# GIVEN RECORDS:
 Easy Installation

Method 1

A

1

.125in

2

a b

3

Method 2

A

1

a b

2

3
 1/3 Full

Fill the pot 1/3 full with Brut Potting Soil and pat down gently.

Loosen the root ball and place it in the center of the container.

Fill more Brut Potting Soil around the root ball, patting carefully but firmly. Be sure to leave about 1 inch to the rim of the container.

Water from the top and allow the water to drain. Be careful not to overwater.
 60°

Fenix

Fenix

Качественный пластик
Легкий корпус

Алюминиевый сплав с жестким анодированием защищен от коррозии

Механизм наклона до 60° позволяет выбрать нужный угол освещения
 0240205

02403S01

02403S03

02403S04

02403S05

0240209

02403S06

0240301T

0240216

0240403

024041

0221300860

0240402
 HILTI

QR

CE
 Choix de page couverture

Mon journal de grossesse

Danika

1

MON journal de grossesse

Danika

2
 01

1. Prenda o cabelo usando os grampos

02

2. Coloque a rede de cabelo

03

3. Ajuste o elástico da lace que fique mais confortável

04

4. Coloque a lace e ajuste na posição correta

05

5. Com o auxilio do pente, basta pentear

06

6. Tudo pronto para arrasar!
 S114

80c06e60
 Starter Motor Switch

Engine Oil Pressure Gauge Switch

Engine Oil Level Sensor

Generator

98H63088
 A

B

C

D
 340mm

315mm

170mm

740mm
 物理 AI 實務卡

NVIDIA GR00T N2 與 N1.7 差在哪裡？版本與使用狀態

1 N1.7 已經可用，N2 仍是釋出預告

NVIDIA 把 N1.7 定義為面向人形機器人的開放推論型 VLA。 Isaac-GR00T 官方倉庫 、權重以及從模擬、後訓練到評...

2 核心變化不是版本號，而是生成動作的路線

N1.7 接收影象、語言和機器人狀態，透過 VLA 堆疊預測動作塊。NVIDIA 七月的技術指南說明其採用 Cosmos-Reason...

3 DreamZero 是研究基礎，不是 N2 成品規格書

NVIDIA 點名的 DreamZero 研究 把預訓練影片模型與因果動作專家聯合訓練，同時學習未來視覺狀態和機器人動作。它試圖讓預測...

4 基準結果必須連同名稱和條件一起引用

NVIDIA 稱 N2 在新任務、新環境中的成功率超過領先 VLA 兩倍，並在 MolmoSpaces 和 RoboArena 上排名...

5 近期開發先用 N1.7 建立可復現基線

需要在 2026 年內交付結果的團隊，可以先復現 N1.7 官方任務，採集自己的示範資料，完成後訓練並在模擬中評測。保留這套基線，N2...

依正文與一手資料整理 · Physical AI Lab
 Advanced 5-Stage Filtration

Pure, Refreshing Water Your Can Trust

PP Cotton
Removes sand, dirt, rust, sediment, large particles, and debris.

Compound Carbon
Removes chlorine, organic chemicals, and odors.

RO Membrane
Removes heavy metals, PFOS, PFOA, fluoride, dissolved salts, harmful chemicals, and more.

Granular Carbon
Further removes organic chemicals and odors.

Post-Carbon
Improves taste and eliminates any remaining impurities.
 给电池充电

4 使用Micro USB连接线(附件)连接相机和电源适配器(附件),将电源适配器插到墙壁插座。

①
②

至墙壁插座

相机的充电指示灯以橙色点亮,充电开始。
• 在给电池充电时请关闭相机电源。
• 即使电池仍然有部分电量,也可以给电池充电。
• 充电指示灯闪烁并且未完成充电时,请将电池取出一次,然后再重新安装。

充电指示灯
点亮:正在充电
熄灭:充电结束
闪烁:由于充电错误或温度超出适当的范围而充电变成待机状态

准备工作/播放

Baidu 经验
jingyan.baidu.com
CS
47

# EXERCISE GOAL:
Filter the records above down to the lines that hold the string "Potting".

# RESULT FOR THIS TASK:
Fill the pot 1/3 full with Brut Potting Soil and pat down gently.
Fill more Brut Potting Soil around the root ball, patting carefully but firmly. Be sure to leave about 1 inch to the rim of the container.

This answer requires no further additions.